Speakers
Description
Introduction
Publishing sustainable research data and providing appropriate access for many research communities challenges many players: Researchers, RSEs, standardisation organizations and data repositories. With national research data infrastructures (NFDI) being set up in Germany, the latter could be solved in the mid- to long-term for specific datasets. In the meantime, researchers often produce datasets of data in research projects which are provided as services, e.g. from a web page, but may, due to a lack of funding, disappear in that form after the research project has ended. To circumvent this, open research data is hosted long-term on public platforms like university libraries, Zenodo or Github. However, this hosted data is not necessarily easily discoverable by different research communities. On top of that, research data is rarely published in isolation, but with links to related datasets, leading to the creation of link-preserving, FAIR linked open data (LOD) as RDF dumps, modelling data interoperably in common vocabularies. LOD in RDF preserves links, but is not necessarily Linked Open Usable Data (LOUD), i.e. it does not provide data in ways different research communities expect. We would like to address this problem of missing LOUD data while removing requirements on the backend such as hardware and software to a minimum.
Documentation-Tool
We believe that a solution to this data provision problem is publishing research data as static webpages and using standardised static APIs to serve data in ways different research communities expect.
We developed a documentation extension to our SPARQLing Unicorn QGIS Plugin, allowing to publish RDF data dumps as HTML page and RDF serialization per data instance, similar to what frontends to triple stores such as Pubby provide.
It is published as a QGIS Plugin, a standalone script on Github and a Github Action.

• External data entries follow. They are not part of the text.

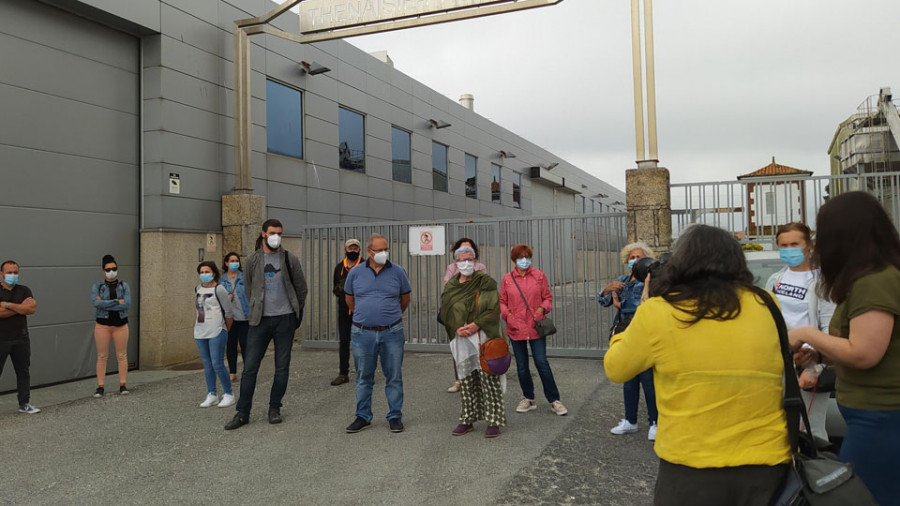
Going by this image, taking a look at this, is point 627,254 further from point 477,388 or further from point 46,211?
point 46,211

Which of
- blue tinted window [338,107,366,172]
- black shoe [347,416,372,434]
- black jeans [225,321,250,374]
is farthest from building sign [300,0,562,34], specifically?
black shoe [347,416,372,434]

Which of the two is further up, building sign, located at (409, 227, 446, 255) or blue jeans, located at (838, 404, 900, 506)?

The resulting data dump is hostable on static webspaces e.g. Github pages and allows navigating the contents of the LOD data in HTML including a class tree. It may include:
* Further data formats: Graph Data (GraphML, GEXF), General Purpose (CSV)
* SPARQL querying in JavaScript using the data dump
* Generation of static APIs, e.g. JSON documents mimicking standardized APIs, for
* OGC API Features: Access to FeatureCollections from e.g. QGIS
* IIIF Presentation API 3.0: IIIF Manifest Files for images/media in the knowledge graph including typed collections
* CKAN API: Datasets in the DCAT vocabulary or data collections
Static APIs further the accessibility of LOD data for different research communities and increase the chances of data reusage and exposure in different research fields, while at the same time not depending on additional infrastructures for data provision.
Limitations and Future Work
Our talk shows the feasibility of using publicly available examples for geodata and CKAN (SPP Dataset, AncientPorts Dataset, CIGS Datatset) and the ARS-LOD dataset for static IIIF-data.
We discuss requirements and limitations of this kind of publishing in a RDM publishing workflow, in relation to NFDI plans and how to extend this approach to only partially open data using a Solid pod publishing workflow.